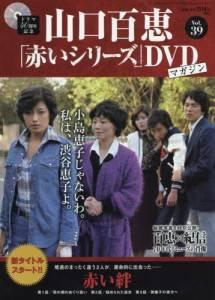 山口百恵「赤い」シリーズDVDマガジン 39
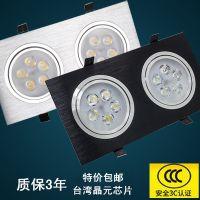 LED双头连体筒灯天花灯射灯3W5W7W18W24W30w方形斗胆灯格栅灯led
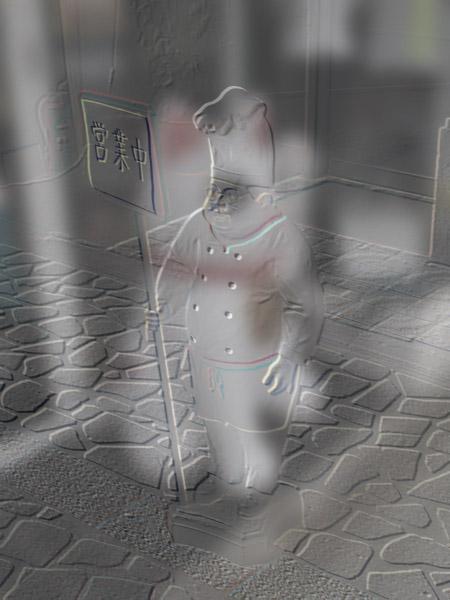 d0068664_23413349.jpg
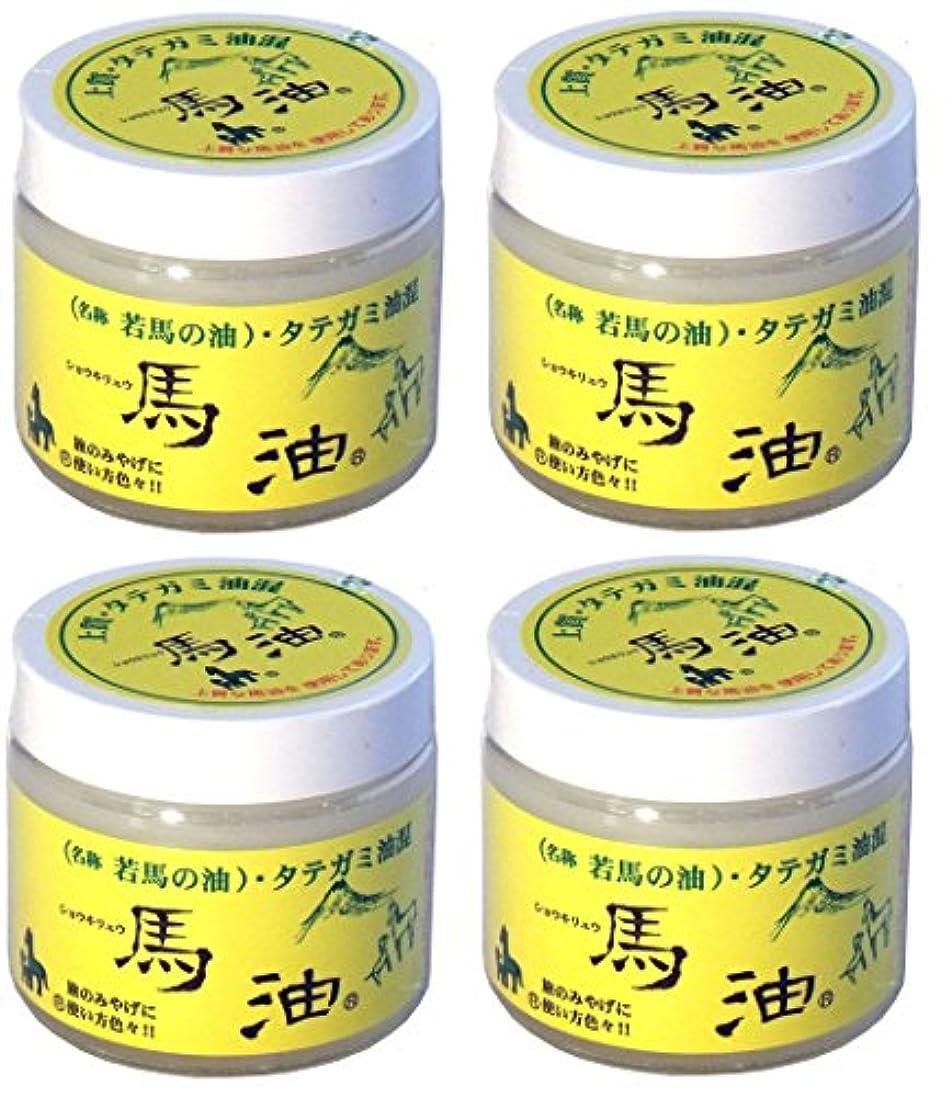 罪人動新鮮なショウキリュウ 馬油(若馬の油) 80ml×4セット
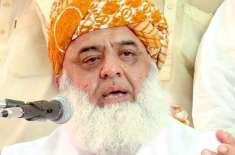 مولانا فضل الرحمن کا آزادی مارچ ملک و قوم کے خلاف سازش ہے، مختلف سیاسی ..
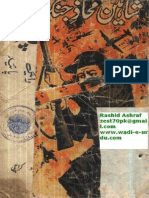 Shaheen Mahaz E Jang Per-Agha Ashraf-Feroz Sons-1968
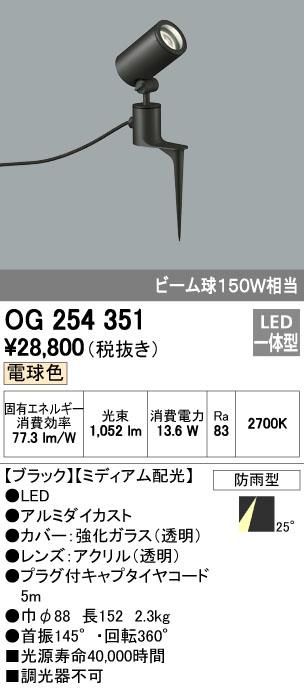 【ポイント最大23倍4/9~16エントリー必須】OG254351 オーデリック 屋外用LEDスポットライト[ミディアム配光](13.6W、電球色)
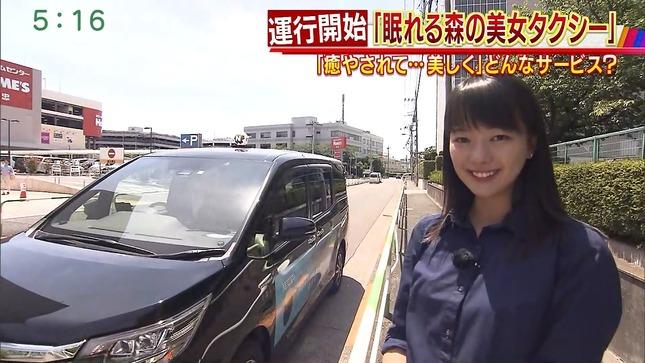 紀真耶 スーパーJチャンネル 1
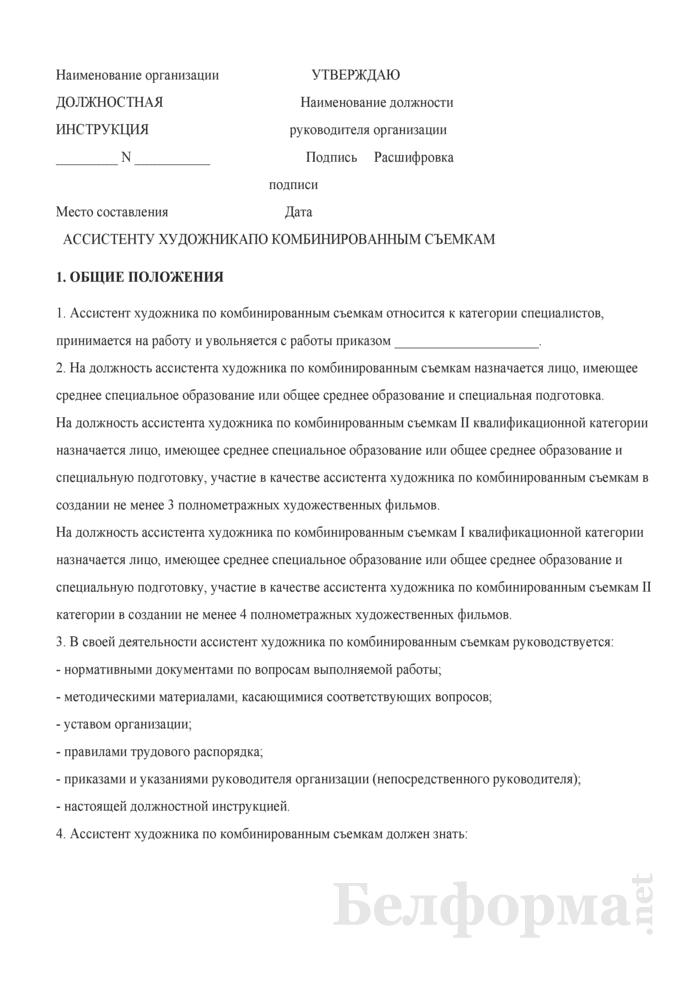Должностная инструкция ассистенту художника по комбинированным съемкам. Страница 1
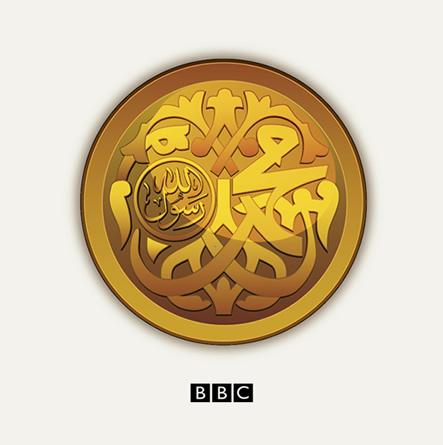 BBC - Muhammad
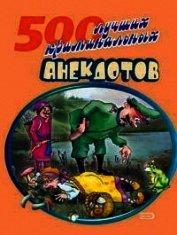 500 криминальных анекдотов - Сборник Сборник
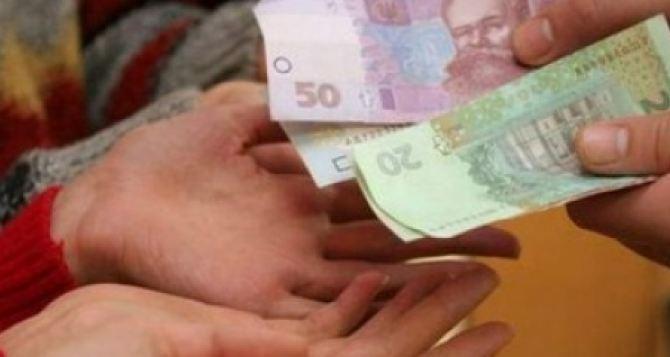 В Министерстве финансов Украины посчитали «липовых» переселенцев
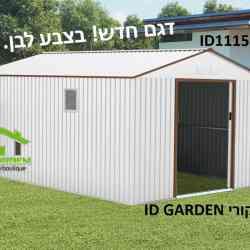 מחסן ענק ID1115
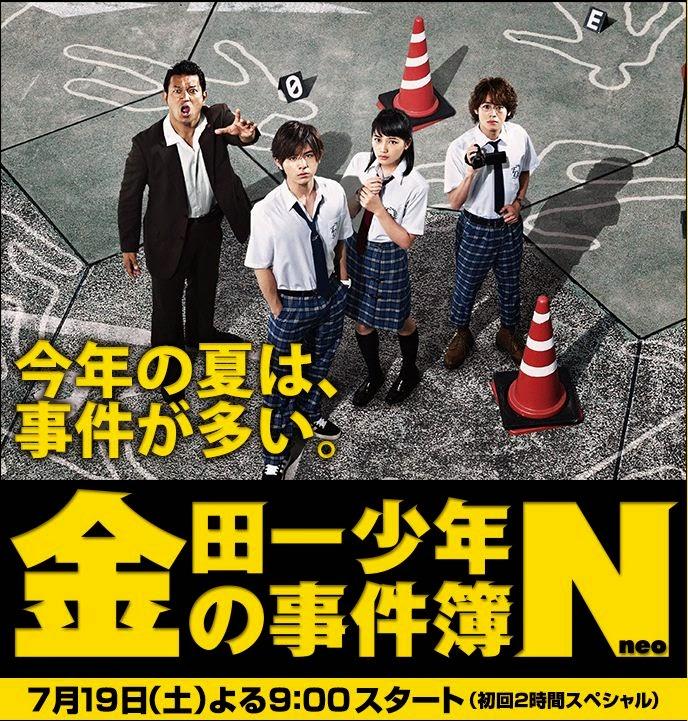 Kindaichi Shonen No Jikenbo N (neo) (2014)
☆ ☆ ☆ ☆
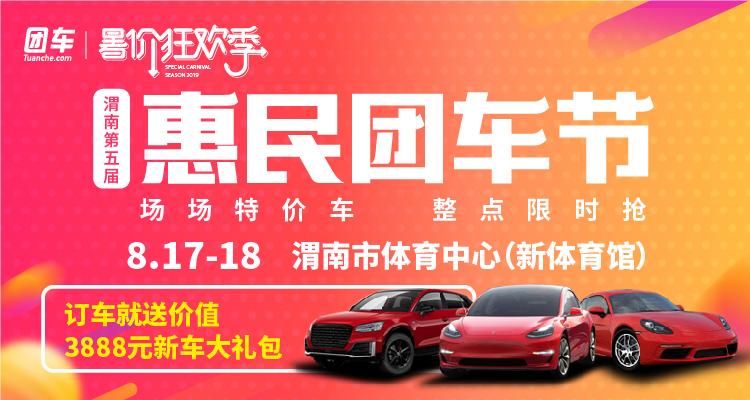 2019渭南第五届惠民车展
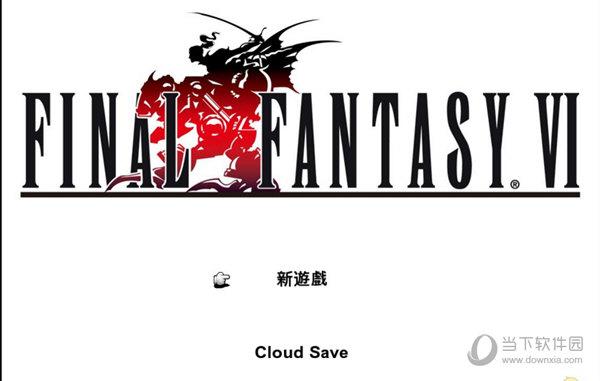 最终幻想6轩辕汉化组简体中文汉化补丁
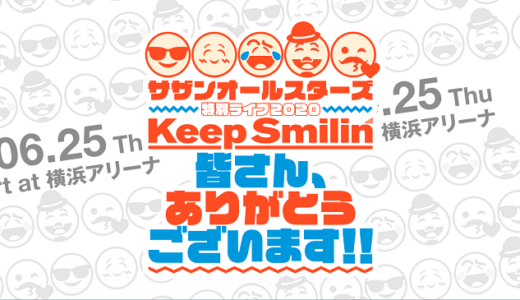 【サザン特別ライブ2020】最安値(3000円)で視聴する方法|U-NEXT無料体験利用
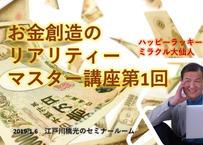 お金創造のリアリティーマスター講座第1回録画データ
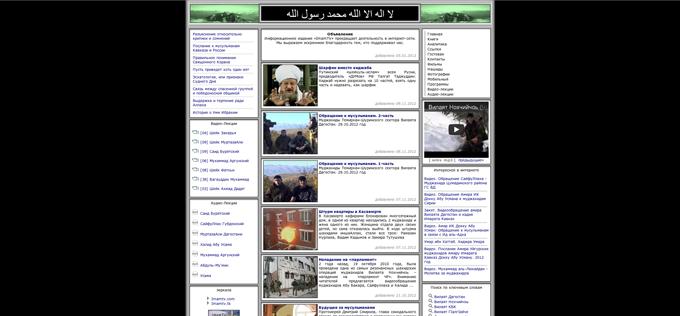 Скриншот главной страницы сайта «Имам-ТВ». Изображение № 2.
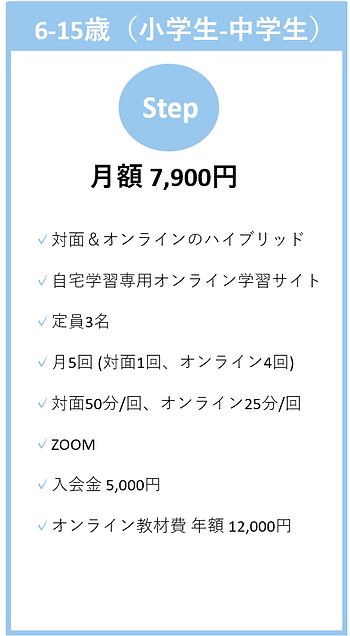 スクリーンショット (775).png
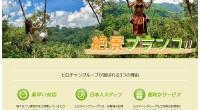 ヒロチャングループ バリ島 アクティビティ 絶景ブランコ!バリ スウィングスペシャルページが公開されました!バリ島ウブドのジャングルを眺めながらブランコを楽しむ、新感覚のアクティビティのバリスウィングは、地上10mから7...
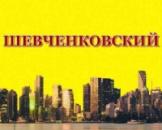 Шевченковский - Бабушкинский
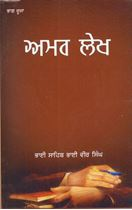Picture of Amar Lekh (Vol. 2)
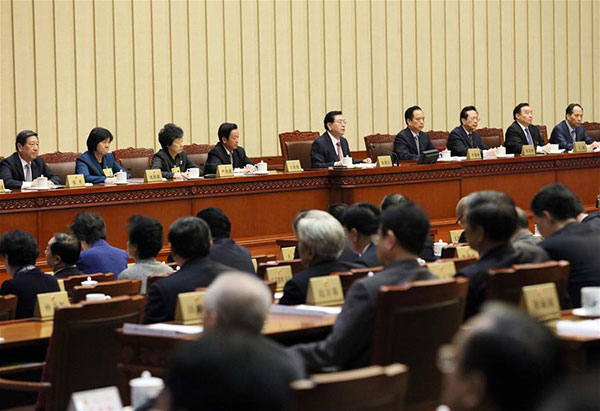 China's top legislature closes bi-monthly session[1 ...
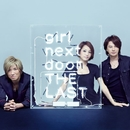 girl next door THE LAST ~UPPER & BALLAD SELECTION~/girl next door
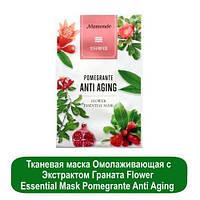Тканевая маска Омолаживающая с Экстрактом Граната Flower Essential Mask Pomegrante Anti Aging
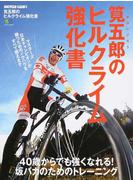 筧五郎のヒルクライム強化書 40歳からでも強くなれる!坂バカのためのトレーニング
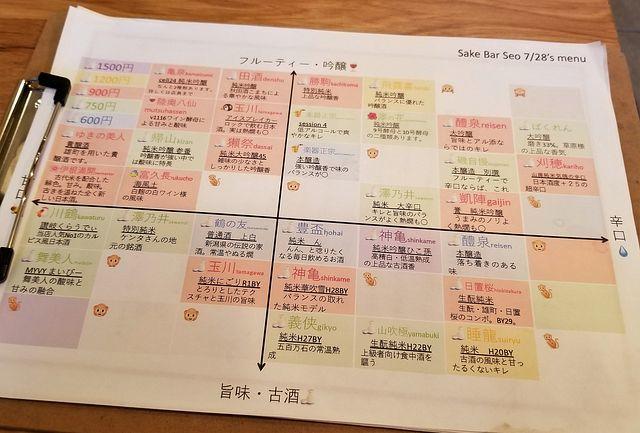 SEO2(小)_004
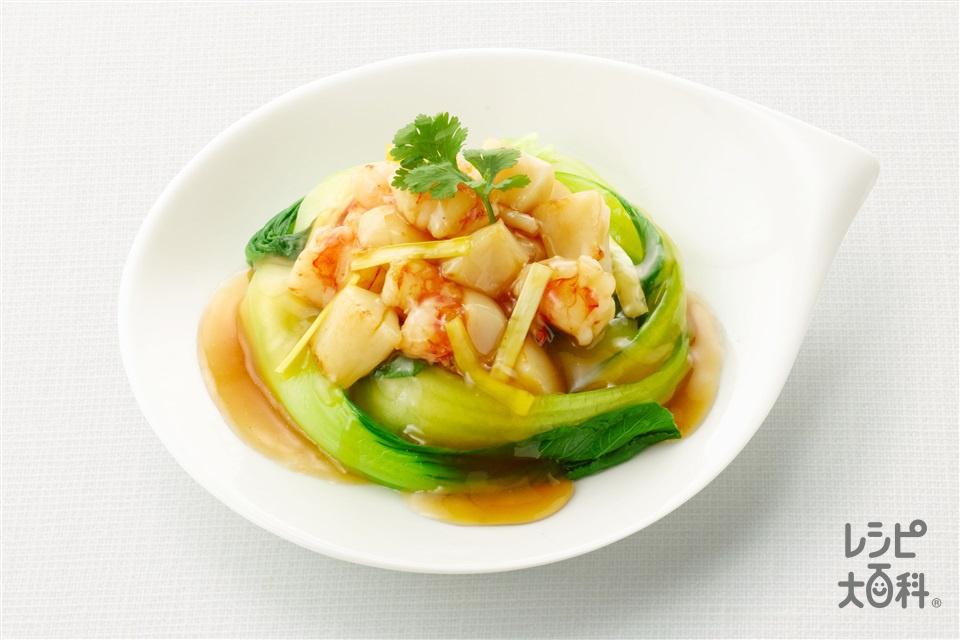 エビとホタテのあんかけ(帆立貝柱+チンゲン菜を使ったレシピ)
☆ ☆ ☆ ☆
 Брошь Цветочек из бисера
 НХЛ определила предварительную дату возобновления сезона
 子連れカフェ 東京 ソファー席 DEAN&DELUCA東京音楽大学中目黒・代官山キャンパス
☆ ☆ ☆ ☆
Task details: The lines above starting at the one that holds "山口百恵「赤い」シリーズDVDマガジン 39" and ending at the one that holds "Kindaichi Shonen No Jikenbo N (neo) (2014)" are to be written out exactly, ends included, and no pictures are to be copied.

Output for this exercise:
 山口百恵「赤い」シリーズDVDマガジン 39
 LED双头连体筒灯天花灯射灯3W5W7W18W24W30w方形斗胆灯格栅灯led
 d0068664_23413349.jpg
 罪人動新鮮なショウキリュウ 馬油(若馬の油) 80ml×4セット
 مولانا فضل الرحمن کا آزادی مارچ ملک و قوم کے خلاف سازش ہے، مختلف سیاسی ..
 Shaheen Mahaz E Jang Per-Agha Ashraf-Feroz Sons-1968
 【ポイント最大23倍4/9~16エントリー必須】OG254351 オーデリック 屋外用LEDスポットライト[ミディアム配光](13.6W、電球色)
 紀真耶 スーパーJチャンネル 1
Должностная инструкция ассистенту художника по комбинированным съемкам. Страница 1
 BBC - Muhammad
 500 криминальных анекдотов - Сборник Сборник
 В Министерстве финансов Украины посчитали «липовых» переселенцев
 מחסן ענק ID1115
 Kindaichi Shonen No Jikenbo N (neo) (2014)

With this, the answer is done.